In the 30s and 40s residents had to walk to Campbelltown to order supplies, ride a bike or travel in a horse and buggy. I was not until later in the 1940s that cars started to appear. Doug McKenna owned one of the first motor vehicles – a battered T-model Ford which had been converted to a ute.
A major development occurred around 1948 when Jim Roberts started a bus service. The route was from Campbelltown Station, via the Soldiers’ Settlement and Georges River Road, terminating at Carter’s Corner (the junction with Peter Meadows Road). It was later extended to Minto Station. A major catastrophe occurred when Jim Roberts was severely burned when petrol ignited while he was repairing one of the buses. The Kentlyn spirit came to the fore and as a result of generous donations from residents the bus service was able to continue to operate.
There were limited options for communication so locals took every opportunity to have a chat. Generally, this was when they visited one another or there was a problem to be solved. Despite the distances involved, every resident living on Georges River Road knew every other resident from Junction Road to the river. Quite a contrast to today when some may not even know the person who lives opposite.
Local residents worked together to improve amenities in the area. The school had a Parents & Citizens Association and there was an Agriculture Bureau which served as a “Progress Association”. It was largely responsible for the location of Kentlyn Primary School. At one stage a cooperative was formed to buy wheat and other goods for the farms.
An early photograph of Kentlyn Primary School
Perhaps the major community effort was the erection of a hall near where Kentlyn School is now located. The land was donated by Mrs. N. Payne. Fund raising activities were held, including a Queen of Kentlyn competition. Voluntary labour did the rest. The finished product was basically 4 walls with a polished tallowwood floor.
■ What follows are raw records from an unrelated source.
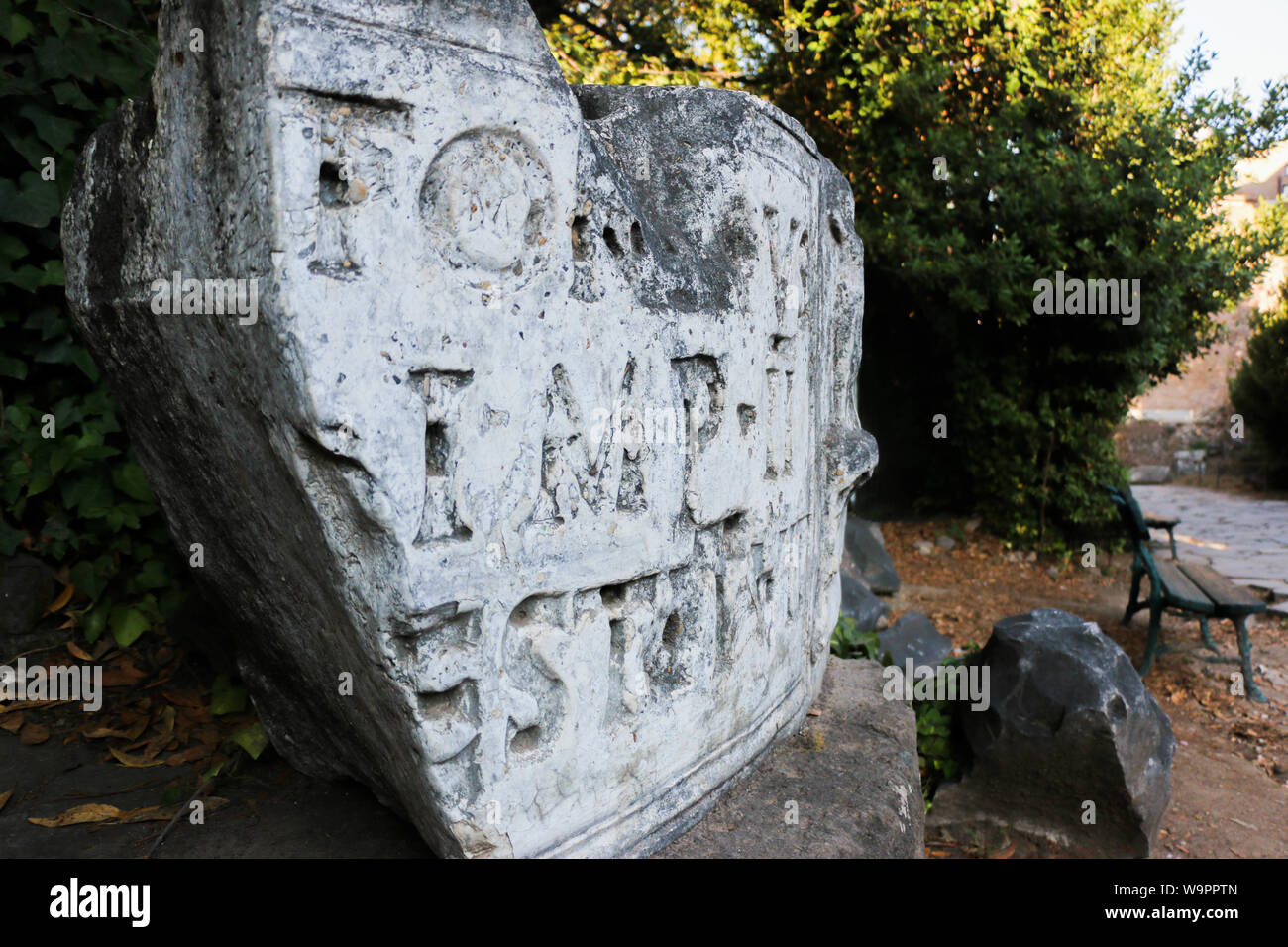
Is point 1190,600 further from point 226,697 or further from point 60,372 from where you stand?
point 60,372

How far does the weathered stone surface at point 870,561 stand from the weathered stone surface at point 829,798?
3468 millimetres

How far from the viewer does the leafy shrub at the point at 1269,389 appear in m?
10.9

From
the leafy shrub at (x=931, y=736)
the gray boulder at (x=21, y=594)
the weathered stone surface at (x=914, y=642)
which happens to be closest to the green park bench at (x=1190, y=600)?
the weathered stone surface at (x=914, y=642)

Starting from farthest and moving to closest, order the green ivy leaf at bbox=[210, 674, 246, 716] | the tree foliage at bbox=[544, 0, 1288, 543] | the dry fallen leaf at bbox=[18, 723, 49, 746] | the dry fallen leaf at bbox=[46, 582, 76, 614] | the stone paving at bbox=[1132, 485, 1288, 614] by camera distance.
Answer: the stone paving at bbox=[1132, 485, 1288, 614] → the tree foliage at bbox=[544, 0, 1288, 543] → the dry fallen leaf at bbox=[46, 582, 76, 614] → the green ivy leaf at bbox=[210, 674, 246, 716] → the dry fallen leaf at bbox=[18, 723, 49, 746]

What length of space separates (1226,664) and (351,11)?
17.4 ft

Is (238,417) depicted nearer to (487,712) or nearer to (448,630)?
(448,630)

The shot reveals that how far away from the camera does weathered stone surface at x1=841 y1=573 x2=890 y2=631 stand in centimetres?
456

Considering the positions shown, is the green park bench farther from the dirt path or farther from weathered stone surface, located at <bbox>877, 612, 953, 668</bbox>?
weathered stone surface, located at <bbox>877, 612, 953, 668</bbox>

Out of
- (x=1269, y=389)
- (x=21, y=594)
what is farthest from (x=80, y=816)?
(x=1269, y=389)

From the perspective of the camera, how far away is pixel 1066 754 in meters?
3.21

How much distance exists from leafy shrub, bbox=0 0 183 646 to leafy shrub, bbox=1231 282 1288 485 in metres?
11.8

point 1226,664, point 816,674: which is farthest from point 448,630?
point 1226,664

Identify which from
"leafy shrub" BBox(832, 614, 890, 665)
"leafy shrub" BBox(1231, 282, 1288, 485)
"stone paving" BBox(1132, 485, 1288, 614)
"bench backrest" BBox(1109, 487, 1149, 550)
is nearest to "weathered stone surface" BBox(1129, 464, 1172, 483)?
"stone paving" BBox(1132, 485, 1288, 614)
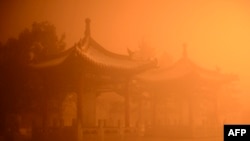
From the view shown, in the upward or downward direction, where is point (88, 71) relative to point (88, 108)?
upward

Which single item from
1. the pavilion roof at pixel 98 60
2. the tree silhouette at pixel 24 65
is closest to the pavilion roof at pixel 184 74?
the pavilion roof at pixel 98 60

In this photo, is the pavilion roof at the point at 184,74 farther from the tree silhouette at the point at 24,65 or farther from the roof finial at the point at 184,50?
the tree silhouette at the point at 24,65

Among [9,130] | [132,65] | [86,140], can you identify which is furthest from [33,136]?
[132,65]

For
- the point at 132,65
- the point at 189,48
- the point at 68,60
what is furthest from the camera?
the point at 189,48

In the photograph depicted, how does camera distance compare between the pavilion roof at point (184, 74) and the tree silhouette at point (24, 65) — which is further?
the pavilion roof at point (184, 74)

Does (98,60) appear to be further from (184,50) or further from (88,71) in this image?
(184,50)

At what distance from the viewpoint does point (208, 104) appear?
482 centimetres

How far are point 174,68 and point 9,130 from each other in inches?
74.2

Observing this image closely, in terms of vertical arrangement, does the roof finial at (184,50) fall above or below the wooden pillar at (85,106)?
above

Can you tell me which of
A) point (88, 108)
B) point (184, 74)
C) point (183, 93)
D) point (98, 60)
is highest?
point (98, 60)

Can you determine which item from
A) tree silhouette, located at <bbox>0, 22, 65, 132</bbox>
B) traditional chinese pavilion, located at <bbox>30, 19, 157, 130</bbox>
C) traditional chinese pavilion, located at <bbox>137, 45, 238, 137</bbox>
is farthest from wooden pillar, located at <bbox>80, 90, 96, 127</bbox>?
Answer: traditional chinese pavilion, located at <bbox>137, 45, 238, 137</bbox>

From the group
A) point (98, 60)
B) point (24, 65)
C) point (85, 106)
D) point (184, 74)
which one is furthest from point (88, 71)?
point (184, 74)

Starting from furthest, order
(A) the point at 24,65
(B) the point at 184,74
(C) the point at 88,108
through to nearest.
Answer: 1. (B) the point at 184,74
2. (C) the point at 88,108
3. (A) the point at 24,65

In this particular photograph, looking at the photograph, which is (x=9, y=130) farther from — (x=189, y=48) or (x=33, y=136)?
(x=189, y=48)
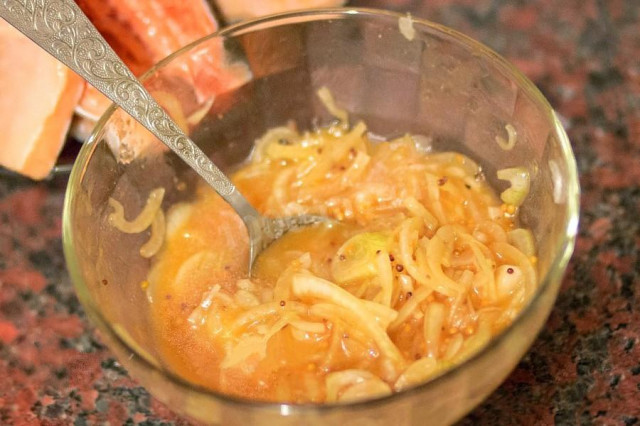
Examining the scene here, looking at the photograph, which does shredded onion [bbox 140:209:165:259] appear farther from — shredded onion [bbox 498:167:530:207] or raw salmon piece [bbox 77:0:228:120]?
shredded onion [bbox 498:167:530:207]

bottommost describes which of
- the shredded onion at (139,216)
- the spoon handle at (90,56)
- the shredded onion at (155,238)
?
the shredded onion at (155,238)

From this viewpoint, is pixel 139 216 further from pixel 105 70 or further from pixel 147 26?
pixel 147 26

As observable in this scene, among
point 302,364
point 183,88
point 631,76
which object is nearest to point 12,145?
point 183,88

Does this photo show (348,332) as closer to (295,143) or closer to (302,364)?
(302,364)

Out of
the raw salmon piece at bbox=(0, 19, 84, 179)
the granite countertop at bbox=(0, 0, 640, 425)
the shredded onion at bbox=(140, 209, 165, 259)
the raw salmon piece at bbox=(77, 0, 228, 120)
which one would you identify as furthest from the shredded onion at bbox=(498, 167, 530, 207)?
the raw salmon piece at bbox=(0, 19, 84, 179)

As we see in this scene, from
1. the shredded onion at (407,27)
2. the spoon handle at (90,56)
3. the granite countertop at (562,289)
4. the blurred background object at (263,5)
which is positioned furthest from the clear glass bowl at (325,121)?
the blurred background object at (263,5)

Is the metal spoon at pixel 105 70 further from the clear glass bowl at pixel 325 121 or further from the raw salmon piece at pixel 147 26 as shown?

Every Saturday night the hall became the centre of entertainment when a dance was held. Music was provided by a piano played by a volunteer. Supper was always served, thanks to the ladies who brought cakes to the gathering. Initially water for a cuppa was boiled in a kerosene tin over an open fire near the building. (One had to remember to place a green stick over the top of the tin to stop a smoke taste permeating the boiling water.) When electricity was connected, an urn was purchased to provide a much easier means of boiling the water. However, it was still necessary to go to the school to collect some water from the tank there.